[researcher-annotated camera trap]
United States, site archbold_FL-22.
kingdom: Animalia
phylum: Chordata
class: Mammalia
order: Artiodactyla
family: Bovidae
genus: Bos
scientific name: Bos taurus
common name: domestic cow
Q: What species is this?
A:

▶ Task instructions: The expected response consists solely of the lines from the one with "phylum: Chordata" through the end of the records, repeated exactly.

▶ Exercise solution:
phylum: Chordata
class: Mammalia
order: Artiodactyla
family: Bovidae
genus: Bos
scientific name: Bos taurus
common name: domestic cow
Q: What species is this?
A:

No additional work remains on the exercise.